What you return should match the listing exactly, minus its images.
[Opening Collected material section]
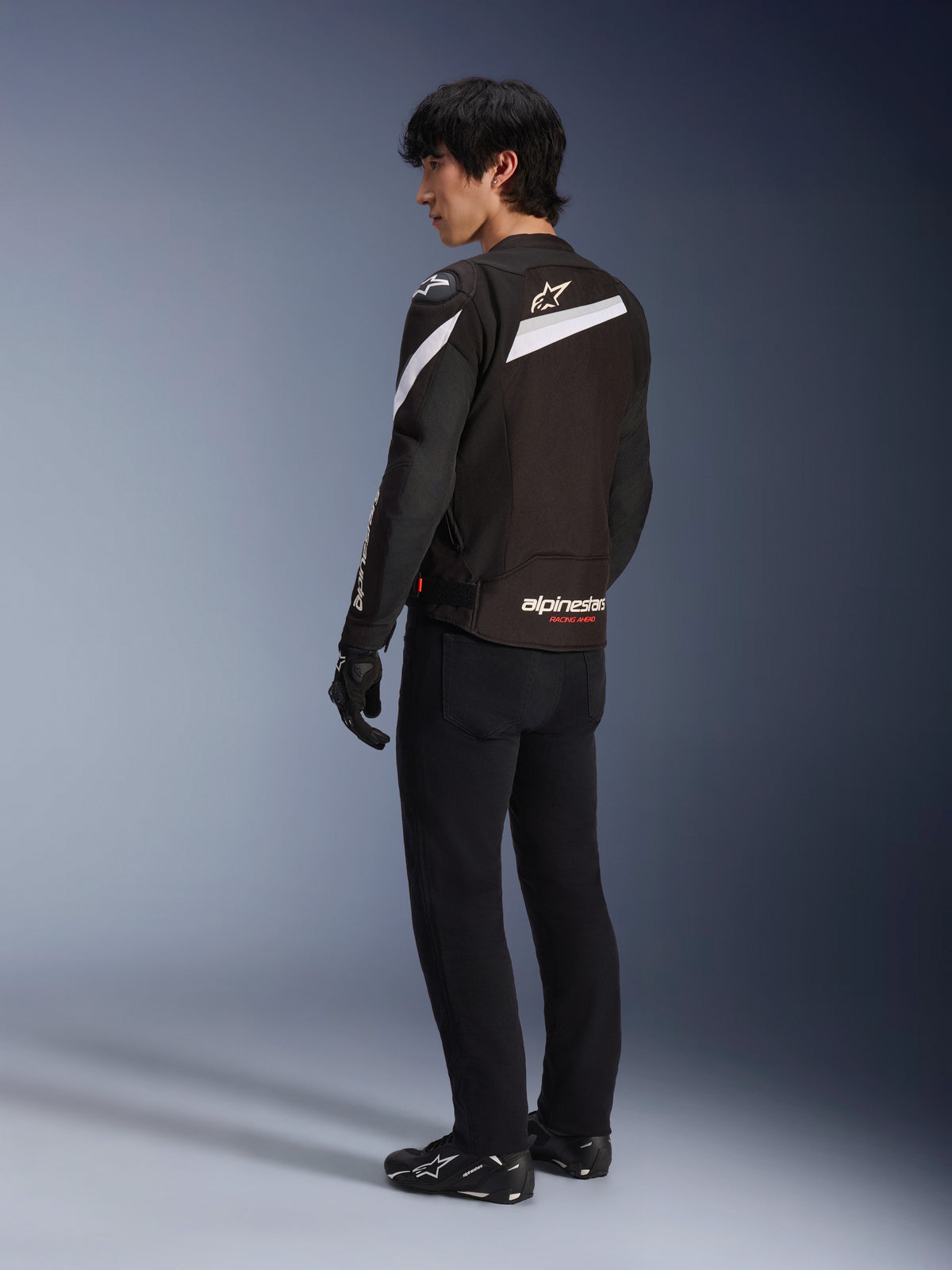 Piloto masculino vistiendo la chaqueta Alpinestars T-GP Plus R V4 en negro y blanco, vista trasera que muestra los acentos diagonales blancos y el logotipo en la parte inferior de la espalda, combinada con pantalones de conducción negros, guantes y botas técnicas, equipamiento textil de moto de ajuste deportivo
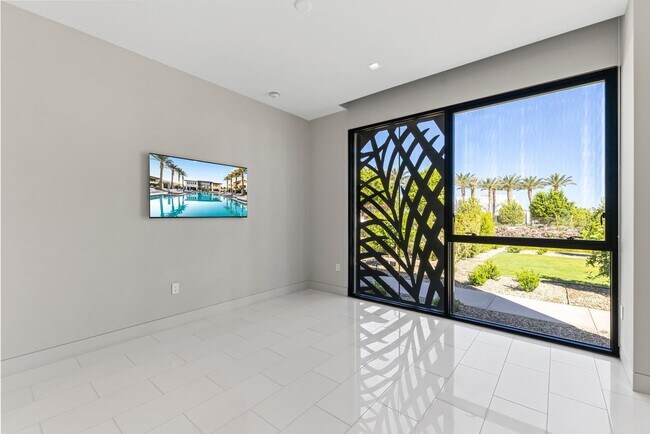 Building Photo - 6587 N Palmeraie Blvd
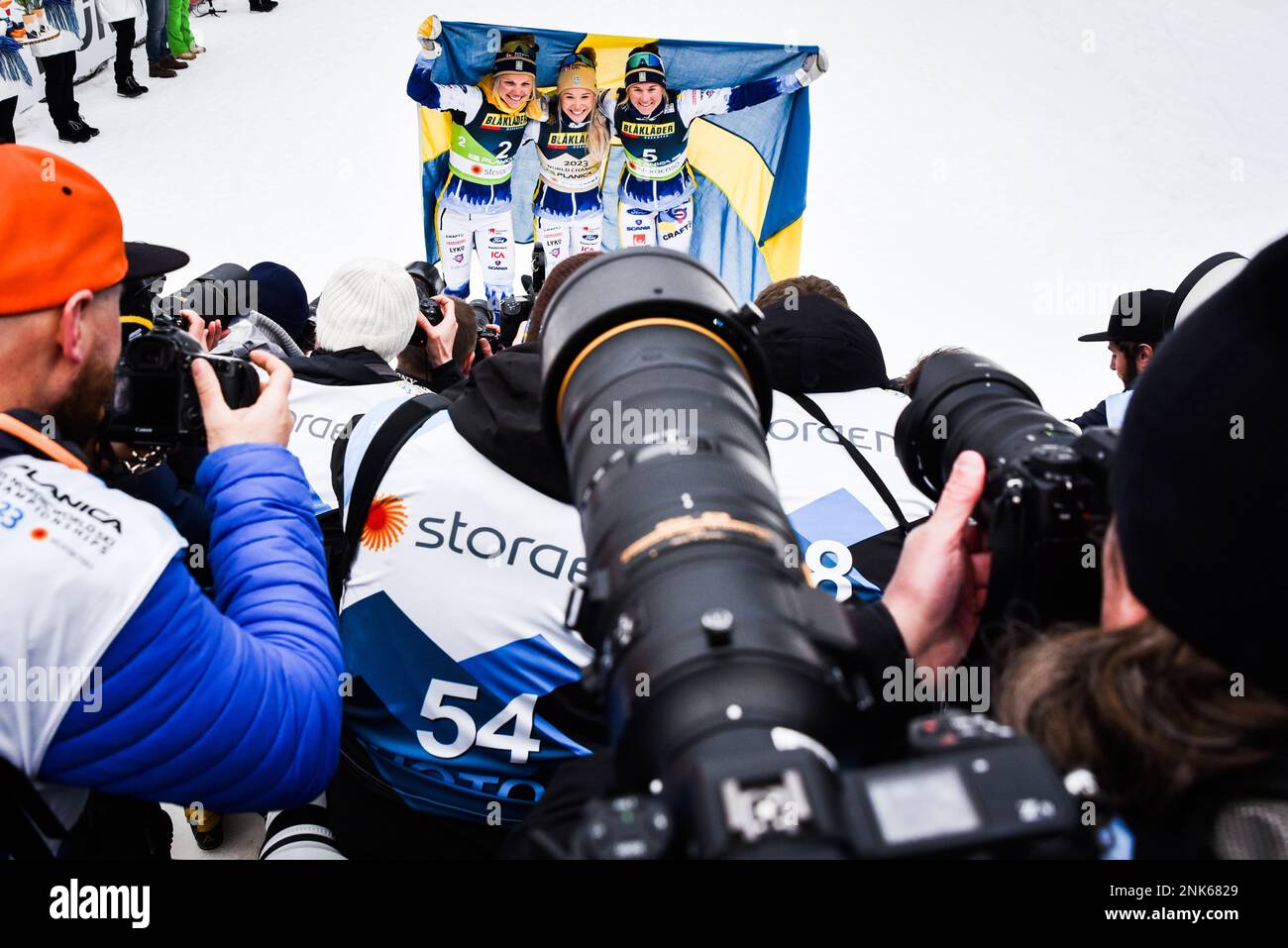 Planica, Slovenia, February 23, 2023. Photographers close in as Swedish woman celebrate after sweeping the podium in the sprint at the 2023 FIS World Nordic Ski Championships in Planica, Slovenia, February 23, 2023. From left, Emma Ribom (2nd), Jonna Sundling (first), and Maja Dahlqvist (third). Stock Photo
[Closing Collected material section]
Answer to this problem:
 Piloto masculino vistiendo la chaqueta Alpinestars T-GP Plus R V4 en negro y blanco, vista trasera que muestra los acentos diagonales blancos y el logotipo en la parte inferior de la espalda, combinada con pantalones de conducción negros, guantes y botas técnicas, equipamiento textil de moto de ajuste deportivo
 Building Photo - 6587 N Palmeraie Blvd
 Planica, Slovenia, February 23, 2023. Photographers close in as Swedish woman celebrate after sweeping the podium in the sprint at the 2023 FIS World Nordic Ski Championships in Planica, Slovenia, February 23, 2023. From left, Emma Ribom (2nd), Jonna Sundling (first), and Maja Dahlqvist (third). Stock Photo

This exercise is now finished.